◆ Data supplied
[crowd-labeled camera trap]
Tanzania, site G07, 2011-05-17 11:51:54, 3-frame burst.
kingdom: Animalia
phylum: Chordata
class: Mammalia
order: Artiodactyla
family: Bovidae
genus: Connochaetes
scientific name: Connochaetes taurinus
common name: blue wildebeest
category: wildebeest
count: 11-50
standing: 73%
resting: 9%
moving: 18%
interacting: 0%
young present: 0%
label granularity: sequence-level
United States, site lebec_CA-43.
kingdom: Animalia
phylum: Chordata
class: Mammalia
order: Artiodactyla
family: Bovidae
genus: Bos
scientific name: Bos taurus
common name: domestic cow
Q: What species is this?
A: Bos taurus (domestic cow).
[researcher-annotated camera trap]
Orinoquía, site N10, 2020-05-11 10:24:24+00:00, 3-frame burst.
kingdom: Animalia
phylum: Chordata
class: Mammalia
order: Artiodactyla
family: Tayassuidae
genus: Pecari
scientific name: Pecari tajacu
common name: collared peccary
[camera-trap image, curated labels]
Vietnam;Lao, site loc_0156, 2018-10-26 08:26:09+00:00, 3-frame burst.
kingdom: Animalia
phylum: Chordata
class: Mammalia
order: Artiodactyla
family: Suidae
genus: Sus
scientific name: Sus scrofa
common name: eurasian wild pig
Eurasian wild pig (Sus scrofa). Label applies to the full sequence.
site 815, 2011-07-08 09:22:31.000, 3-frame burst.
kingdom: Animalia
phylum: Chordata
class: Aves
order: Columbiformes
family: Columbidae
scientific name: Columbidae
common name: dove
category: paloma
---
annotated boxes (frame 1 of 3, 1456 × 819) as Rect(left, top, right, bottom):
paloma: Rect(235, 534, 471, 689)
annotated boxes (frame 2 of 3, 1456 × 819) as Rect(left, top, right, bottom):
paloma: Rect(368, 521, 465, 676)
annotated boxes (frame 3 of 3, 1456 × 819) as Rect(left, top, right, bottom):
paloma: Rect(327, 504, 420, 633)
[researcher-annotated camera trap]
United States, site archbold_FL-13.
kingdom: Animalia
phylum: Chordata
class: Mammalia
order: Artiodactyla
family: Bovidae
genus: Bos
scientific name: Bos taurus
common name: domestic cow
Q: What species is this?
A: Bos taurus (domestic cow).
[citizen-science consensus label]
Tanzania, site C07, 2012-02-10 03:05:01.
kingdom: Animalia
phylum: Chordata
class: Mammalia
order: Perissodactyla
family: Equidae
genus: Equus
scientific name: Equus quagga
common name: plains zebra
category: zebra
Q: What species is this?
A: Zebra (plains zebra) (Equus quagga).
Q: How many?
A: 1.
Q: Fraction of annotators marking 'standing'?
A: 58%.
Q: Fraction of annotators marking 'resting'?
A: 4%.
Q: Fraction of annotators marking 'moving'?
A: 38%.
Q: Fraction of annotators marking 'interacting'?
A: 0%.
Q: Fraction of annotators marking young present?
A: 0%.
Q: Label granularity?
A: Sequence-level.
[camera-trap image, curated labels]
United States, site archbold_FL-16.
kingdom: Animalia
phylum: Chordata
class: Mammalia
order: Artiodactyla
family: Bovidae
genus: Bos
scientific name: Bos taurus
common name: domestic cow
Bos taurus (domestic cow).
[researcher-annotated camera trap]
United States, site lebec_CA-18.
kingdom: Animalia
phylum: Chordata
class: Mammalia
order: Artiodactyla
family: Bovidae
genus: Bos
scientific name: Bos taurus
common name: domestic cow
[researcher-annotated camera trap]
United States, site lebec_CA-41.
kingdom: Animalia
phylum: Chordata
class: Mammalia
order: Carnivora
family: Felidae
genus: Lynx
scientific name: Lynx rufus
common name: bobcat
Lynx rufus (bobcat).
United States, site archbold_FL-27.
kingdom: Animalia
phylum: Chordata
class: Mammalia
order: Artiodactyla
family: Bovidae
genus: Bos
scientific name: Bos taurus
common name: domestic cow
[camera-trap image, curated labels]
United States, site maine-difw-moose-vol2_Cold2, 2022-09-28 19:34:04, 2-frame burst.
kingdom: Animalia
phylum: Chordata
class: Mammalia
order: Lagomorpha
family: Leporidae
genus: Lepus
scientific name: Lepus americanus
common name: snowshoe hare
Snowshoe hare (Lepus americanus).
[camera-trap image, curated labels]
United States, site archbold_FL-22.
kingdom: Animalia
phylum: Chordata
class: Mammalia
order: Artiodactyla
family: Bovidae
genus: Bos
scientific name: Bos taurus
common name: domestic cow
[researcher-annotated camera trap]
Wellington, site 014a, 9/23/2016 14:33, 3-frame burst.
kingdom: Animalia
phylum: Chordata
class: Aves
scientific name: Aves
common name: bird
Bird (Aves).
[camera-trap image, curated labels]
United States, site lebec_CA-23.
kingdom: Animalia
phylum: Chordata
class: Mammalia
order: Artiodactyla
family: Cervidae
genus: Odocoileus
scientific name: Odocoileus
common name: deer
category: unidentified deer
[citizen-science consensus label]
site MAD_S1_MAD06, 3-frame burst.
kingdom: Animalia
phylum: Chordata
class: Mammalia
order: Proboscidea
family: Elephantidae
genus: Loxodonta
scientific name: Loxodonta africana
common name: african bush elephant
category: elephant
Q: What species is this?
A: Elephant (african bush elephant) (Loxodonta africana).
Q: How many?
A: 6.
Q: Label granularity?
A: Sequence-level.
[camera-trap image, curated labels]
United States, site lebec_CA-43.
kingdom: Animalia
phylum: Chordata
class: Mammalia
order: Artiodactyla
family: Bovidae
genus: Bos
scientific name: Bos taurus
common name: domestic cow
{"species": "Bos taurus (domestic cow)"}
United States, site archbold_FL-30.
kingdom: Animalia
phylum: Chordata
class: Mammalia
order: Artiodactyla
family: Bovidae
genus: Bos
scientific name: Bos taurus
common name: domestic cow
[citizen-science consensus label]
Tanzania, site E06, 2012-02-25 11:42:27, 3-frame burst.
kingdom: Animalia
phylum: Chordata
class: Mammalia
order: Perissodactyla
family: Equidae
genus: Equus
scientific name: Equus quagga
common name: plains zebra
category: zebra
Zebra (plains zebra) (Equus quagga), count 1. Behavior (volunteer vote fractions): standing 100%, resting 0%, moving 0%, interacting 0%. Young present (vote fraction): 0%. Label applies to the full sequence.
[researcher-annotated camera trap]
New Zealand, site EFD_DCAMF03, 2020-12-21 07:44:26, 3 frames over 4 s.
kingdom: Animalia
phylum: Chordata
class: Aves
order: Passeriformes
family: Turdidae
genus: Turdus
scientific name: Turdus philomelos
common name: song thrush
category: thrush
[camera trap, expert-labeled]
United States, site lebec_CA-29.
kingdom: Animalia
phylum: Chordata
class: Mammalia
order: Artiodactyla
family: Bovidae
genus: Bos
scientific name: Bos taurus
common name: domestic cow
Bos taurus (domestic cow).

◆ Problem
Please give the number of lines above that contain the string "labeled", and nothing more.

◆ Written reply
2